Glen Coe is certainly the most beautiful river valley in the west highlands of Scotland or possibly all of Scotland. And it is where the most notorious massacre in all of Scottish history occurred. A less notorious massacre afflicted Lewis’ knee after Brad and he scaled and descended 1600 feet in the Glen Coe Pass on a ‘moderate’ ‘walk.’ Were we to say strenuous hike no quotation marks would be needed. Still, it was a glorious ‘walk.’
The mountains of Scotland may not be—in fact, are not—the highest in the world with Ben Nevis, the highest, at 1344 meters (about 4400 feet). But, they could be among the most beautiful and dramatic mountains, rising steeply from narrow valleys that meet at gnarled intersections. Mingling gentle green and exposed craggy granite, the Highlands mountains and valleys provided the perfect haven for the wily Highlands clansman (such as MacDonald, MacIain, Campbell, MacGregor, MacLeod, and many more) to elude the centralizing and civilizing forces of both the lowlands Scots of Edinburgh and Glasgow and the imperialist English to the south. This long, complex, bloody, and thoroughly told and retold history is far too intricate for a mere blog authored by two whiskey besotted travelers.

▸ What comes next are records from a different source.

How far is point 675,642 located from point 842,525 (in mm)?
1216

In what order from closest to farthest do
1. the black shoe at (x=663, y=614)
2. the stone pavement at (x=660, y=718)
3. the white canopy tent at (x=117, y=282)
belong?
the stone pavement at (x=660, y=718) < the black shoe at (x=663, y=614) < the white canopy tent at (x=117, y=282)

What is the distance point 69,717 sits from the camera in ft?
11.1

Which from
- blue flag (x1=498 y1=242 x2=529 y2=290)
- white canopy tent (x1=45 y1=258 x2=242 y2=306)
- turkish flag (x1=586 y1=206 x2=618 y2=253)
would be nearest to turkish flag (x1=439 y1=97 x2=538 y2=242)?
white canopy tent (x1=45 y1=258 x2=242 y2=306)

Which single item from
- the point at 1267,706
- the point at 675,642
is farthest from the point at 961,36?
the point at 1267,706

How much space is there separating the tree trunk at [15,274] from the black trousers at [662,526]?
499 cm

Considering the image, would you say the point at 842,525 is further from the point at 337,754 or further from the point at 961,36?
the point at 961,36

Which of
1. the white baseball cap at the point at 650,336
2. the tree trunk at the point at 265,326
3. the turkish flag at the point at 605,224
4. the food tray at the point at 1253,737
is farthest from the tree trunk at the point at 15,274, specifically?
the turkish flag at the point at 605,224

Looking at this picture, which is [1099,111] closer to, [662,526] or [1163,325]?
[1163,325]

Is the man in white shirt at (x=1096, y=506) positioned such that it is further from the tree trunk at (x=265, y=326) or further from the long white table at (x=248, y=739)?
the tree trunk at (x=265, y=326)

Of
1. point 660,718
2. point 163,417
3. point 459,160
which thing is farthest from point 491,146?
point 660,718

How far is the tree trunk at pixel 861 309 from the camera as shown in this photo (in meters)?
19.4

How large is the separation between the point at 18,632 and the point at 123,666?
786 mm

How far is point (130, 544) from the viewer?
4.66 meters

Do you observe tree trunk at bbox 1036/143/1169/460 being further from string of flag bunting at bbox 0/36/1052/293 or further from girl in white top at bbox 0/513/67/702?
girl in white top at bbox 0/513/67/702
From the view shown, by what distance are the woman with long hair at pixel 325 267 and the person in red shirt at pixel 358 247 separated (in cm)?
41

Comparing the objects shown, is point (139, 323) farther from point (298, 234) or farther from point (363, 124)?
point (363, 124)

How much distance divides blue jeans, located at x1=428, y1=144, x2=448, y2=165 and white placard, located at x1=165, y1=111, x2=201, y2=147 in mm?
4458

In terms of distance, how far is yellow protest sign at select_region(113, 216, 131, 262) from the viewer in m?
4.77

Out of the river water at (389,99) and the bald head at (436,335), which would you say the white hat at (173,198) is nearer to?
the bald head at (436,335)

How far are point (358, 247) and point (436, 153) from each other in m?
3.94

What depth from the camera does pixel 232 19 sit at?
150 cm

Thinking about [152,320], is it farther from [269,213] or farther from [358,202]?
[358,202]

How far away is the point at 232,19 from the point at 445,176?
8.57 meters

The short version is that the Campbells had allied themselves with the Scottish Parliament, which supported the oath of allegiance demanded by the English King William III (a good guy as English kings go, especially considering he was actually a Dutchman). The Campbell clan was asked by members of the Edinburgh government to arrest Alastair MacIain—leader of the Glencoe MacDonalds—whose oath was considered irregular. If that seems a bit murky, you need to realize that the officials in Edinburgh were encouraged by the Campbells who really wanted official sanction for their revenge against the MacDonalds who had been stealing the Campbell’s cattle for years. But, then the MacDonalds believed they had good reasons for exacting a price in cattle. You would have to go way back to figure out who started it, but you never would.

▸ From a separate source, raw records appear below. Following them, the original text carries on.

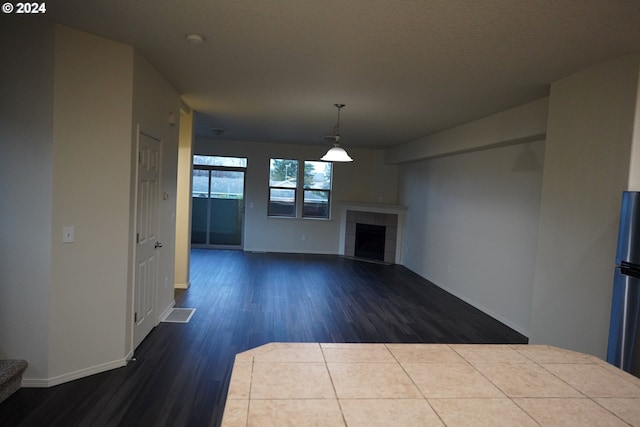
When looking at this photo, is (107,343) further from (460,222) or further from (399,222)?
(399,222)

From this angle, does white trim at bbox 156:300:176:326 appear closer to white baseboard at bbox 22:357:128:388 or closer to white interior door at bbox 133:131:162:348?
white interior door at bbox 133:131:162:348

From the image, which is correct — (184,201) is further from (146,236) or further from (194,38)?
(194,38)

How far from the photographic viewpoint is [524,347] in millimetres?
1827

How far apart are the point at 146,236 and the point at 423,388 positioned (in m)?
3.14

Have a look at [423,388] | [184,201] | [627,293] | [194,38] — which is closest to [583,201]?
[627,293]

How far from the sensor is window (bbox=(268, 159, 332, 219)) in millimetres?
9469

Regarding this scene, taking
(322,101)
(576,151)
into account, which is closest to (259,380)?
(576,151)

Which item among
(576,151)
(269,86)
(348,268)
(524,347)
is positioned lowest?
(348,268)

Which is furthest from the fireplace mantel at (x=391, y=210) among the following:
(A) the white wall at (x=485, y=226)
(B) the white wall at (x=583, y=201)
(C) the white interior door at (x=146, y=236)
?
(C) the white interior door at (x=146, y=236)

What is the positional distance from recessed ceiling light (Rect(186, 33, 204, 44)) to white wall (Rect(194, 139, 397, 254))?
21.1 feet

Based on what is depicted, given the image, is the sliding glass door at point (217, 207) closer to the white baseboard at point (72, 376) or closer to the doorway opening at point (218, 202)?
the doorway opening at point (218, 202)

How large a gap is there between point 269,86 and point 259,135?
404 centimetres

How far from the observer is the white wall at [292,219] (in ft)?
30.6

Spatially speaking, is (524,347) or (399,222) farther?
(399,222)
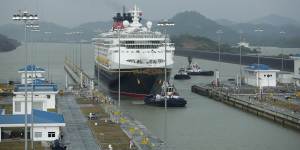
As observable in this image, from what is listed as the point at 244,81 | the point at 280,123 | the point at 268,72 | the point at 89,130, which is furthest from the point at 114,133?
the point at 244,81

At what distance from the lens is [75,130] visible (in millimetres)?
25328

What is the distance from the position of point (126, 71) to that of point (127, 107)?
559cm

So, the Campbells got the job. They went as emissaries of Parliament and were treated as welcome guests—honoring the Highlands tradition—by the MacDonalds. But, within days the Campbells and other soldiers killed Alastair MacIain and 31 other members of the MacDonald clan. Forty more clan members, including women and children, died in the wintry wilderness after their homes were burned. That was the real massacre in February 1692.
As a result, if you ever go to the Clachaig Inn in the Glen Coe you’re not welcome if you are a Campbell or even admit to knowing one. We heartily recommend a visit to the Clachaig Inn, so remember—you’re a MacDonald, at least for a night.